Feminist philosophers have come up with their own ratings system—the Pluralist’s Guide.Org—to assess which programs are most supportive of women and minority scholars.
The ratings system provoked a backlash last year from female graduate students at Rutgers University, one of the institutions whose environment “needs improvement,” according to the guide. In a lengthy defense of their department, the students said their views are taken seriously, they are supported by faculty, and they in turn are role models for undergraduate women.
“While it is true that feminist philosophy is not well represented here, we do not think that in order for a philosophy department to be a good department for women it must be a good department for feminist philosophy,” the students wrote in a response on the guide’s Web site.
Changes in the way philosophy is taught may be alienating some women, says Brian R. Leiter, a professor of jurisprudence at the University of Chicago who blogs about both philosophy and law programs and puts out a widely read ranking of graduate programs, the Philosophical Gourmet Report.
“Philosophy, in the English-speaking world, has migrated closer to the sciences, and places a high premium on technical skills, logic, and dividing problems into lots of small pieces,” Mr. Leiter says.
And while many science and mathematics disciplines have been working to attract women, “philosophy hasn’t been particularly self-conscious in developing measures to counteract the problem,” he says.
Sally Haslanger, a professor of philosophy at the Massachusetts Institute of Technology, says the factors that may hold women back include “implicit associations linking philosophy with masculinity, both in the minds of instructors and students,” not enough good mentoring, and “cold and alienating environments” in many philosophy departments.

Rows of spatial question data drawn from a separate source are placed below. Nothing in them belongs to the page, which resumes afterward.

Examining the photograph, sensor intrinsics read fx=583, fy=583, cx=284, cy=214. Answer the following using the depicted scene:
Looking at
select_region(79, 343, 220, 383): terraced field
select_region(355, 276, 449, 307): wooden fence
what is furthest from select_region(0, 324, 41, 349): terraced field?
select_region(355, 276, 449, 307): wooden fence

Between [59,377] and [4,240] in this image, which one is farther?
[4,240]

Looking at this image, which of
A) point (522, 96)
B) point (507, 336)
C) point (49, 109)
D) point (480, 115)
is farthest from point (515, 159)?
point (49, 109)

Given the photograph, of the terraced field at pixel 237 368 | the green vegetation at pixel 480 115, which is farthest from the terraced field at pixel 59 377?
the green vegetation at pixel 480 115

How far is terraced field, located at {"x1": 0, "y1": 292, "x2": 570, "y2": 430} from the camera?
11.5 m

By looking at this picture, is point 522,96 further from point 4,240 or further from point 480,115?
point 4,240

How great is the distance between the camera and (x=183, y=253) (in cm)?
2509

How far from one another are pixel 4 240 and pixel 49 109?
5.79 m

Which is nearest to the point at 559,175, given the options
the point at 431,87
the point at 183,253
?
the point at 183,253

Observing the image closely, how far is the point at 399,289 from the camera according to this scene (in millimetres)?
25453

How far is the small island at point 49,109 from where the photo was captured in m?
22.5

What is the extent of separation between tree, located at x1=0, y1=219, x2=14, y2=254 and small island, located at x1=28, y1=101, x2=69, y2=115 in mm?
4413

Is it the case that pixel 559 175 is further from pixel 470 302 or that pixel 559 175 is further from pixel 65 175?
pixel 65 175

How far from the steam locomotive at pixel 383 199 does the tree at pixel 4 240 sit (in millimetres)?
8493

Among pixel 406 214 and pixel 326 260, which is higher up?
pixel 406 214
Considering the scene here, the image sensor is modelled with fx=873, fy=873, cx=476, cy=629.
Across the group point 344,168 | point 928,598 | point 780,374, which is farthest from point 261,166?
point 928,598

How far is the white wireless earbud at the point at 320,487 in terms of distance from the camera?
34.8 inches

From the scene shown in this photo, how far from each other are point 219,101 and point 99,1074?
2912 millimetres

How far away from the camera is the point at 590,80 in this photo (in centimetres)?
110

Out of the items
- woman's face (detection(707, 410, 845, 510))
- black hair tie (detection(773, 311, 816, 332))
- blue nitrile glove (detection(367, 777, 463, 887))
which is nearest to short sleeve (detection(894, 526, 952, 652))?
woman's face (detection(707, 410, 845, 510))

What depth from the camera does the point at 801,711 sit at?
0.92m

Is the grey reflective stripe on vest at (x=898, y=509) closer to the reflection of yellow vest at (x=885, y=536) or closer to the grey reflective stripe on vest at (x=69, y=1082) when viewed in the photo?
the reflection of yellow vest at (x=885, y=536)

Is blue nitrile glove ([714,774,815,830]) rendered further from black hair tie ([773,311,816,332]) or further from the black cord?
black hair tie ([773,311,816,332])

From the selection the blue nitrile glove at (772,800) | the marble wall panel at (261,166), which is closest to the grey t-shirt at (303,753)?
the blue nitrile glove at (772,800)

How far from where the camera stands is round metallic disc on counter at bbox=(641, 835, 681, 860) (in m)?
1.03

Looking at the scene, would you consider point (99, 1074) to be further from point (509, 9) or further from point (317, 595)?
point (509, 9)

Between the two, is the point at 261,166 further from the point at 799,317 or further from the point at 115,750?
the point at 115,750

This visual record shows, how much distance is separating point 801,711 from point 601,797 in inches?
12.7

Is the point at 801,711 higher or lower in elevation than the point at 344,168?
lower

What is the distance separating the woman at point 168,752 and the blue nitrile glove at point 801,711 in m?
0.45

History is also struggling with a gender imbalance. In 2010, women made up just under 40 percent of faculty members in that discipline, according to the American Historical Association’s latest survey. And with women representing just 41 percent of undergraduate majors, “the problem seems to start at the beginning of the pipeline,” says Robert B. Townsend, deputy director of the association.
Many women opt for interdisciplinary majors like environmental or women’s studies, which have components of history. And when they do go on to receive graduate degrees in history, women often eschew university life to become “public historians,” applying history to real-world issues in jobs like archivists and government historians. About twice as many women take that path as stay in academe, Mr. Townsend says.